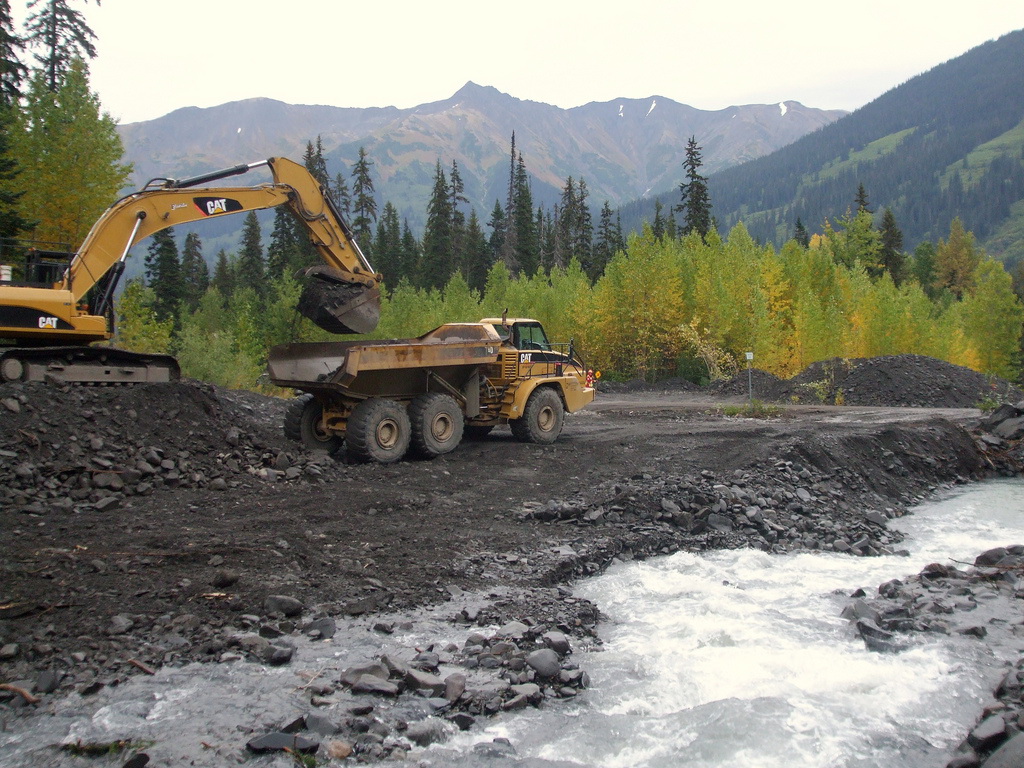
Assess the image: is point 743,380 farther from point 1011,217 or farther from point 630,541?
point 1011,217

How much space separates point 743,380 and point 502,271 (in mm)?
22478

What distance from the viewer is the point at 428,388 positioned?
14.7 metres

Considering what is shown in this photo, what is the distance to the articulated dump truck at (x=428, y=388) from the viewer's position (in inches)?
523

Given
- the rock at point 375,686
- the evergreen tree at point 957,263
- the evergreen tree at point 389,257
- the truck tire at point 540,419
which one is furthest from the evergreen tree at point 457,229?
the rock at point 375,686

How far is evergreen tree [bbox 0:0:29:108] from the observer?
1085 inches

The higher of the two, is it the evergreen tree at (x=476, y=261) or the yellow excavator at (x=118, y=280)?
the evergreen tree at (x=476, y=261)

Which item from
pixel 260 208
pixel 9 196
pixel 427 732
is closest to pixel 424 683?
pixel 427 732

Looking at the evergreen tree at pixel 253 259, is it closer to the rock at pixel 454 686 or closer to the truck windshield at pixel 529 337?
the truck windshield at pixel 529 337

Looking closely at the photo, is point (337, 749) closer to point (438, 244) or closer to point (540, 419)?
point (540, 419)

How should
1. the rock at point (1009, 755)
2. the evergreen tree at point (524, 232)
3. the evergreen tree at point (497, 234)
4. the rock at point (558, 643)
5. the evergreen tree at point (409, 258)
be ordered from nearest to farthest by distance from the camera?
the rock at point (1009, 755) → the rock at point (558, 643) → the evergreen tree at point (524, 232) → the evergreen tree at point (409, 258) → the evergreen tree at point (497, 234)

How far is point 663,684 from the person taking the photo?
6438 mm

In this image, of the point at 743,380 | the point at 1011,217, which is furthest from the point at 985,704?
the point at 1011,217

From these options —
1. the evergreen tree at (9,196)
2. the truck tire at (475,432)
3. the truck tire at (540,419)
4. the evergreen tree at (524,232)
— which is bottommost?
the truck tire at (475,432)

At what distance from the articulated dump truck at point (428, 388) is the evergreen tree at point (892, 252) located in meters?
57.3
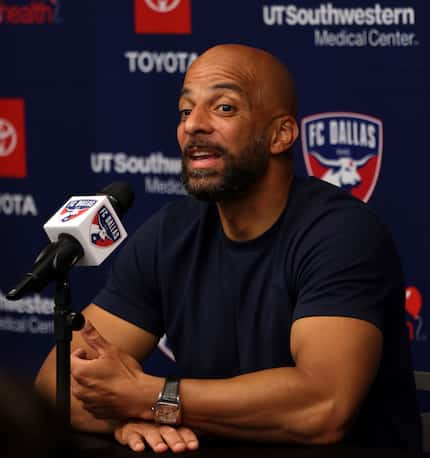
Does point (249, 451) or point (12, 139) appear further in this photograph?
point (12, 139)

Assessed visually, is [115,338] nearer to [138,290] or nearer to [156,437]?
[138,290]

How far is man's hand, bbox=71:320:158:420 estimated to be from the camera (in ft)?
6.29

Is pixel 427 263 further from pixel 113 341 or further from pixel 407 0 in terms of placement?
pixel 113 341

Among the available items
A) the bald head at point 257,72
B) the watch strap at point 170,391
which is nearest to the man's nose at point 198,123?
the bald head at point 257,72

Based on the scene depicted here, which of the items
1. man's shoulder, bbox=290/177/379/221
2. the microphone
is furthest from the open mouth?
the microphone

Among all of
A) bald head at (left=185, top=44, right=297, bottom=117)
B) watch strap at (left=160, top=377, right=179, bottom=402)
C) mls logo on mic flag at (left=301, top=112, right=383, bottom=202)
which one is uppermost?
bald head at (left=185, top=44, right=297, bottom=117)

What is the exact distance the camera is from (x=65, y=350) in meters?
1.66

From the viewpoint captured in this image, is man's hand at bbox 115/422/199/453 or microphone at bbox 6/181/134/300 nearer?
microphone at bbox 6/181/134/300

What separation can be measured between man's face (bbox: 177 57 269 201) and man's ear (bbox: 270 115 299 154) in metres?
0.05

========================

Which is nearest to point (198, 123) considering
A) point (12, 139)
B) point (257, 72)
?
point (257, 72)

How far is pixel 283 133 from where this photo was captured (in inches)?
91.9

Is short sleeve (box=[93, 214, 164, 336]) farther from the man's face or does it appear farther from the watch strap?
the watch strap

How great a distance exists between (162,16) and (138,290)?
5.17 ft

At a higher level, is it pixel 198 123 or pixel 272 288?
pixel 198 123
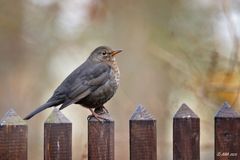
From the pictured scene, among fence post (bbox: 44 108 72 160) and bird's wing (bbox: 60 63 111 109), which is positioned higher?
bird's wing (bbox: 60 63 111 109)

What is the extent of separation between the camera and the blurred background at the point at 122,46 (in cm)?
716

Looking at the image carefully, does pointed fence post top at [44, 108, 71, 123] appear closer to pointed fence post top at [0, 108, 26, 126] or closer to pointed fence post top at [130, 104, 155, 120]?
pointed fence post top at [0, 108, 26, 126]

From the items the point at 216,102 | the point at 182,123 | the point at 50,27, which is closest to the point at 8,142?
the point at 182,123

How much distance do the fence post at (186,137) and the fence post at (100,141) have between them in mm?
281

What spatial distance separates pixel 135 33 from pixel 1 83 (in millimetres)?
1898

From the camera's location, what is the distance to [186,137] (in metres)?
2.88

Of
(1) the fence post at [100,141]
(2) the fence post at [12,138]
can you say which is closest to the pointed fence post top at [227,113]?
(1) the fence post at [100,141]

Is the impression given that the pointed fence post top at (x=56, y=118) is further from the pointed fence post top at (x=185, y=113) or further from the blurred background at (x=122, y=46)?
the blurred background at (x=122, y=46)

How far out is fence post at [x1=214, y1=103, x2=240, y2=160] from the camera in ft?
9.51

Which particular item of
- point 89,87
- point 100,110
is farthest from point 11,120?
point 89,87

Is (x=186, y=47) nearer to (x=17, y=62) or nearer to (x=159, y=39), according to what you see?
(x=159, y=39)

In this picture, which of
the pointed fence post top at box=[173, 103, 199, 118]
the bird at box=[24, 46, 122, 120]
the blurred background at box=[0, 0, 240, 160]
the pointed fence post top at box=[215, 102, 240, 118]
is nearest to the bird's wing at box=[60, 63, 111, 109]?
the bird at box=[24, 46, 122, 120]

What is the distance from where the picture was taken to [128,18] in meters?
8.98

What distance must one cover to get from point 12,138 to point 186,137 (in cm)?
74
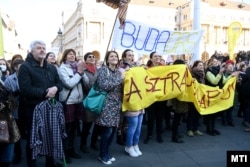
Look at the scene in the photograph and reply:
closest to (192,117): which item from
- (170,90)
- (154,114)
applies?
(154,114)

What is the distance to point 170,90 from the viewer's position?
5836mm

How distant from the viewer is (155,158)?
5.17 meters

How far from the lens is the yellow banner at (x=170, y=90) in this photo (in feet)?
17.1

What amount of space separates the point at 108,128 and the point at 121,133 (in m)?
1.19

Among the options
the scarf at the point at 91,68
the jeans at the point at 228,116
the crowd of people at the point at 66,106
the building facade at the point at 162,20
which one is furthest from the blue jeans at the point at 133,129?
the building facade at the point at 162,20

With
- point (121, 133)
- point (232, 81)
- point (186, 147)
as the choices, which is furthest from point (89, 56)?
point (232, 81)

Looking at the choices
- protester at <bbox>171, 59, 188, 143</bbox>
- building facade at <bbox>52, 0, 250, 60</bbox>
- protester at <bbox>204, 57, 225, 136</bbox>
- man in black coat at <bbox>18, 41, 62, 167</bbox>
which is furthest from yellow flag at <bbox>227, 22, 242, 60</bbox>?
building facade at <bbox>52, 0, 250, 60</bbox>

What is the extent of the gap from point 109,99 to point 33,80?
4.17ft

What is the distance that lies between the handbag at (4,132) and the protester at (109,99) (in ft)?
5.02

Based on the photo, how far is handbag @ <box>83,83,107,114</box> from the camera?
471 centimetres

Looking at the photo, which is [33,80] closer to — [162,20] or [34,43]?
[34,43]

========================

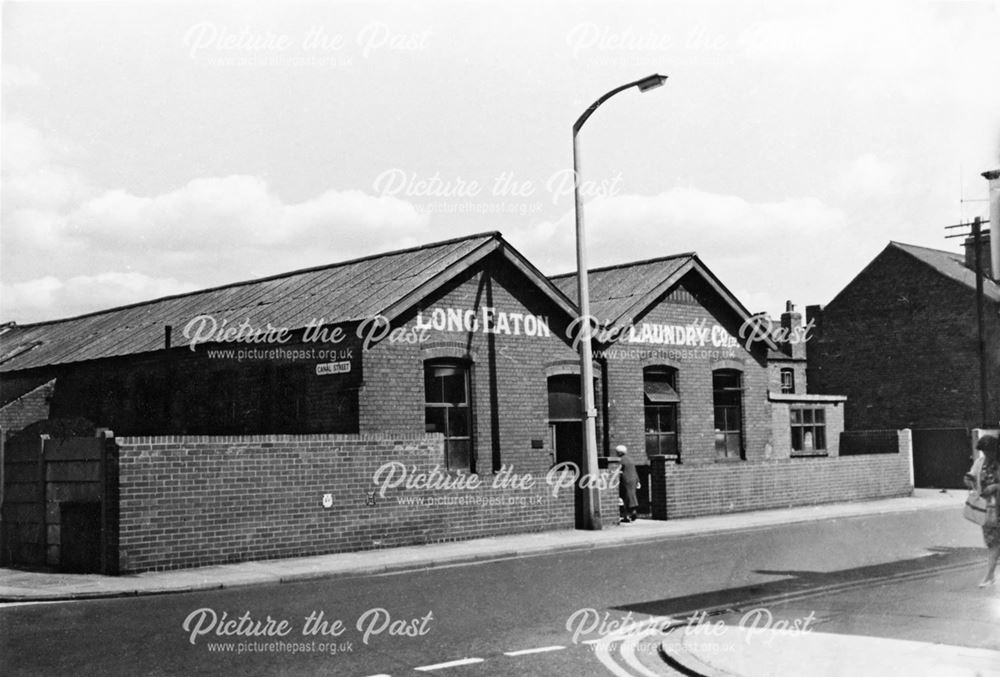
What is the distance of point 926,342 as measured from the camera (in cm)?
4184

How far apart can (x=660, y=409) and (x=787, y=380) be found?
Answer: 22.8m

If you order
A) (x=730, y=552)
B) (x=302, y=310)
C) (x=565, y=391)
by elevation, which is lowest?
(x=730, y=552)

========================

THE PROBLEM:
Rewrite the lines starting at the one containing "Assess the image: is" and ending at the one containing "the rock at point (1009, 755) →", replacing "observer" with "onlooker" and leaving everything else unchanged.

OUTPUT FOR THIS TASK:
Assess the image: is point 743,380 farther from point 1011,217 or farther from point 630,541?
point 1011,217

How much space separates point 743,380 and point 502,271 (in mm)?
22478

What distance from the viewer is the point at 428,388 positioned?
14.7 metres

Considering what is shown in this photo, what is the distance to the articulated dump truck at (x=428, y=388) from the viewer's position (in inches)?
523

Given
- the rock at point 375,686
- the evergreen tree at point 957,263
- the evergreen tree at point 389,257
- the truck tire at point 540,419
which one is furthest from the evergreen tree at point 457,229?
the rock at point 375,686

How far is evergreen tree [bbox 0:0:29:108] from the onlooker?
1085 inches

The higher of the two, is it the evergreen tree at (x=476, y=261) or the yellow excavator at (x=118, y=280)?
the evergreen tree at (x=476, y=261)

Which item from
pixel 260 208
pixel 9 196
pixel 427 732
is closest to pixel 424 683?
pixel 427 732

Looking at the evergreen tree at pixel 253 259, is it closer to the rock at pixel 454 686 or closer to the truck windshield at pixel 529 337?
the truck windshield at pixel 529 337

Looking closely at the photo, is point (337, 749) closer to point (438, 244) or closer to point (540, 419)?
point (540, 419)

How should
1. the rock at point (1009, 755)
2. the evergreen tree at point (524, 232)
3. the evergreen tree at point (497, 234)
4. the rock at point (558, 643)
5. the evergreen tree at point (409, 258)
be ordered from nearest to farthest by distance from the camera?
the rock at point (1009, 755) → the rock at point (558, 643) → the evergreen tree at point (524, 232) → the evergreen tree at point (409, 258) → the evergreen tree at point (497, 234)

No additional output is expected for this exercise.